I imagine it would also be a good pen to try for anyone who has stiff finger joints.

ktinkel
07-08-2005, 10:54 AM
A little while ago a supplier sent me a Rotring Core fountain pen as recompense for a delayed order. It looks a little odd but is superb to use and very comfortable to use. It's quite chunky and that makes it easy to grip -- in fact it's the most comfortable pen I've ever used.

It's not designed to be diposable. Though rich people might treat it as such the rest of us would use standard ink cartridges.

http://www.paradisepen.com/paradise/product.asp?s%5Fid=0&dept%5Fid=21620&pf%5Fid=Rotring%5FCORE%5FTechnor&

I imagine it would also be a good pen to try for anyone who has stiff finger joints.Thanks. Very interesting looking.
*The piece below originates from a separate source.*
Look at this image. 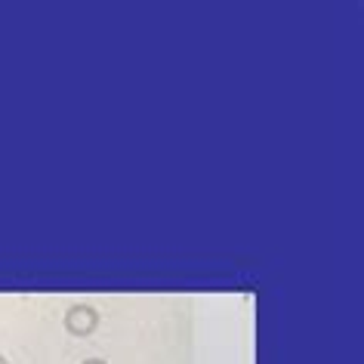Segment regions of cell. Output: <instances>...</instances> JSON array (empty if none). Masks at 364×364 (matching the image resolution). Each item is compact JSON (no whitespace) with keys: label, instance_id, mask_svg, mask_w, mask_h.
<instances>
[{"label":"cell","instance_id":"1","mask_svg":"<svg viewBox=\"0 0 364 364\" xmlns=\"http://www.w3.org/2000/svg\"><path fill=\"white\" fill-rule=\"evenodd\" d=\"M62 324H65V331L71 336H77V340H87V336L96 333V327L102 324V315H99L96 306L90 303H75L65 309V318H62Z\"/></svg>","mask_w":364,"mask_h":364},{"label":"cell","instance_id":"2","mask_svg":"<svg viewBox=\"0 0 364 364\" xmlns=\"http://www.w3.org/2000/svg\"><path fill=\"white\" fill-rule=\"evenodd\" d=\"M80 364H108V361H102V358H84Z\"/></svg>","mask_w":364,"mask_h":364},{"label":"cell","instance_id":"3","mask_svg":"<svg viewBox=\"0 0 364 364\" xmlns=\"http://www.w3.org/2000/svg\"><path fill=\"white\" fill-rule=\"evenodd\" d=\"M0 364H10V361H6V358H4V355H0Z\"/></svg>","mask_w":364,"mask_h":364}]
</instances>
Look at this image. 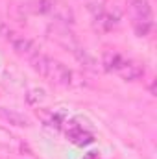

I gather it is being closed out — 40% off list prices.

While poking around at pen sites, I found one that sells the Waterman Citrine (http://www.dalyspenshop.com/store/CategoryList.asp) (art deco in yellow plastic), which appeals to me a lot. For one thing, it can be had with an extra-fine nib. For another, it is gaudy and cheerful looking.

But now I am too exhausted from thinking about pens to buy anything! I did find a big box of old pens here and have been soaking them clean, however.

Mike
07-08-2005, 11:30 PM
While poking around at pen sites, I found one that sells the Waterman Citrine (http://www.dalyspenshop.com/store/CategoryList.asp) (art deco in yellow plastic), which appeals to me a lot. For one thing, it can be had with an extra-fine nib. For another, it is gaudy and cheerful looking.

It does look rather fine.

If they really are discontinuing them then I'd better buy a few while they're still around. Ebay UK has quite a few new ones on offer at around £6 each.

Susie
07-09-2005, 06:58 PM
I like the Rotring pens. I've been using one for several years.